There’s a basic story in place where the mayor has banned all alcohol and is living the good life atop the city, which, per the game, is stacked vertically like a lasagna. To reach the mayor and invoke an aggressive recall you’ll need to fight through five levels (slums, industrial, park, downtown and uptown) to reach the mayor and show this corrupt bureaucrat that not all of his constituents are willing to live under his tyrannical rule… or something like that.
It honestly doesn’t matter, and the story is all but abandoned after the tutorial. What does matter is the action, and when it’s firing on all cylinders Streets of Rogue can be a blast. Each stage will have a handful of objectives that you’ll need to complete in order to unlock the elevator to reach the next floor. As you get deeper you’ll unlock the ability to skip entire levels, thus minimizing the amount of lost progression.
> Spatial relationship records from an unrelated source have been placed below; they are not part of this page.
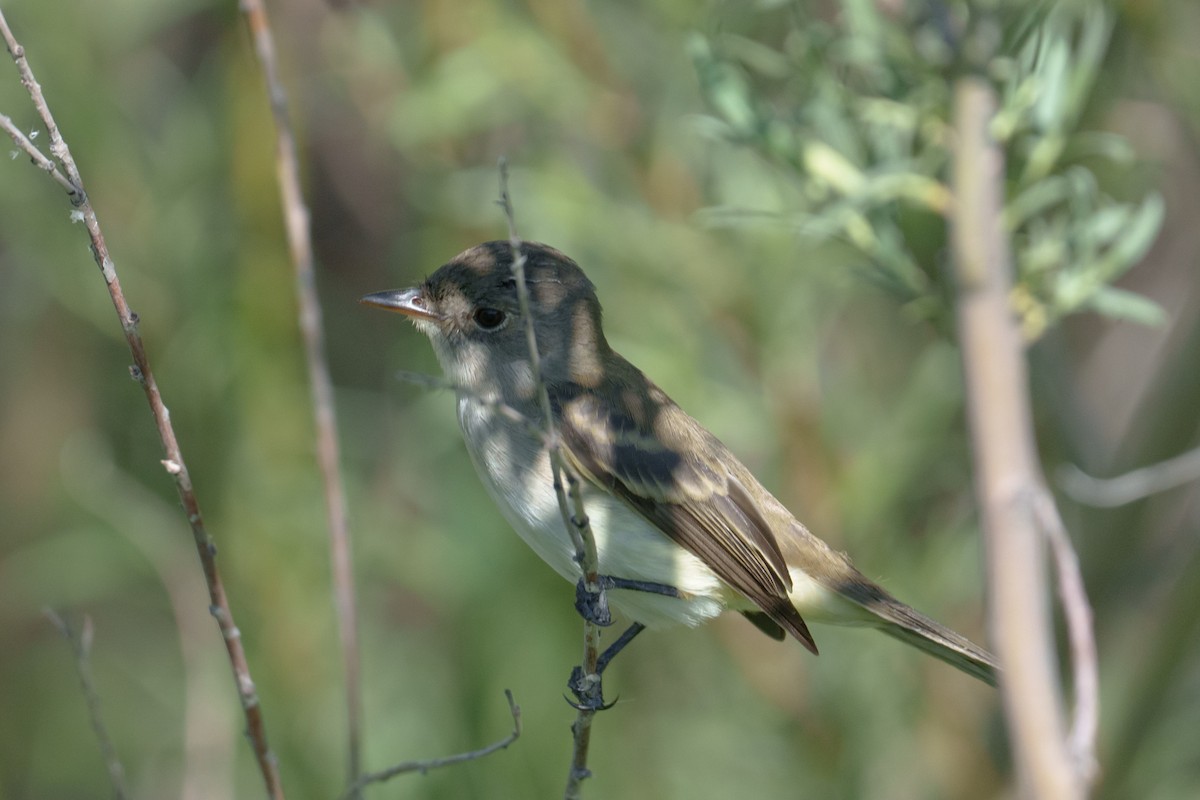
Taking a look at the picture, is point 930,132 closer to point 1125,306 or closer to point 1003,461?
point 1125,306

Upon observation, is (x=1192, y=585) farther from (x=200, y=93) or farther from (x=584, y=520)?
(x=200, y=93)

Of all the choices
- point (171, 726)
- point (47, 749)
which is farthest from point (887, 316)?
point (47, 749)

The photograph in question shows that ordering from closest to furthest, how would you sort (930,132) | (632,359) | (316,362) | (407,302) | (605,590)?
(316,362) < (930,132) < (605,590) < (407,302) < (632,359)

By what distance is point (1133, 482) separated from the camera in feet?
8.50

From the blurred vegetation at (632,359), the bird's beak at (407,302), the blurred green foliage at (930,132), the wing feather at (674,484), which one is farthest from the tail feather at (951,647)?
the bird's beak at (407,302)

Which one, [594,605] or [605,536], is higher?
[594,605]

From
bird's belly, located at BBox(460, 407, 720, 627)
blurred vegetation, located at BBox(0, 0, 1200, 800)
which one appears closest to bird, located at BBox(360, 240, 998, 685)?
bird's belly, located at BBox(460, 407, 720, 627)

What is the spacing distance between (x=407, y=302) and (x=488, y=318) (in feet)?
0.64

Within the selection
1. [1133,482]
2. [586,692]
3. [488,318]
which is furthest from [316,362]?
[1133,482]

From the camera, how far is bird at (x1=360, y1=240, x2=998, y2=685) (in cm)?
275

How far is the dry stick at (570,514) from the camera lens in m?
1.80

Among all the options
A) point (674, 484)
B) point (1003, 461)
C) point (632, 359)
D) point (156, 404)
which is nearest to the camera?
point (156, 404)

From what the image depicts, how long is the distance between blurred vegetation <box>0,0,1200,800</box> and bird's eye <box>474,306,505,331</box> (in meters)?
0.42

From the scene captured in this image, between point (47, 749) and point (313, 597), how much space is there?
1364mm
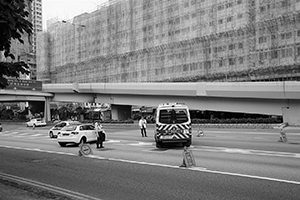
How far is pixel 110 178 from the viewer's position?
10.6 meters

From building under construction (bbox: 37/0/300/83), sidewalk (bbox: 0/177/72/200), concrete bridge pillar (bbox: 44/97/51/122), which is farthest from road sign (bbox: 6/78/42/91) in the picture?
sidewalk (bbox: 0/177/72/200)

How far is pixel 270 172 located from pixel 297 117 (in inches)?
970

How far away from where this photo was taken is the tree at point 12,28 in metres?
7.97

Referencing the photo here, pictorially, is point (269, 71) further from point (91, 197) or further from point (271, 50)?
point (91, 197)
This being a rogue-lite, however, most of what you earn will reset upon death (such as any cash or experience you’ve banked). Only the chicken nuggets, the other in-game currency, carry on, allowing you to purchase new modifiers and loadouts so that those then appear as options upon leveling up during a run. There are also several character classes that you can unlock by fulfilling certain conditions, such as killing gang members or breaking tombstones.
While the objectives can get repetitive — activate this, destroy that, kill this person — the ways to go about making it happen are consistently varied. You might go in guns (or bats) blazing in a traditional action game manner. Or you might talk to the mark, bribing or charming them out of whatever item of value you’re supposed to collect. You can set explosives on the door, knock and watch it all end that way. Contaminate vents, bribe police, hire thugs, turn into a giant, and much more.
Streets of Rogue also seeks to keeps things fresh by introducing random events on some stages, and it’s here that things can go from fun to frustrating. The game can already be quite challenging, where one wrong move can turn a solid run into a quick death. It’s unfortunate then when something entirely beyond your control does it for you.
For example, one of the random events is a series of status effects inflicted upon you and everyone else in the level. For the most part, that’s fine, but the dizzy effect wrests control away from you completely, leaving you vulnerable. One time that effect forced us to wander into view of a camera and we were then killed by a turret. That’s not challenging, that’s cheap.
Despite the frustration that came from those types of moments, it was never long before we were back on the streets, meeting out justice in the bloodiest ways possible. The freedom to do whatever you want is a great draw, and the game’s humour goes a long way in smoothing over those inevitable hurt feelings.
If you enjoy a fast-paced, challenging brawler that gives you lots of freedom to kick ass in whatever way you see fit, Streets of Rogue is a strong single- and multi-player experience.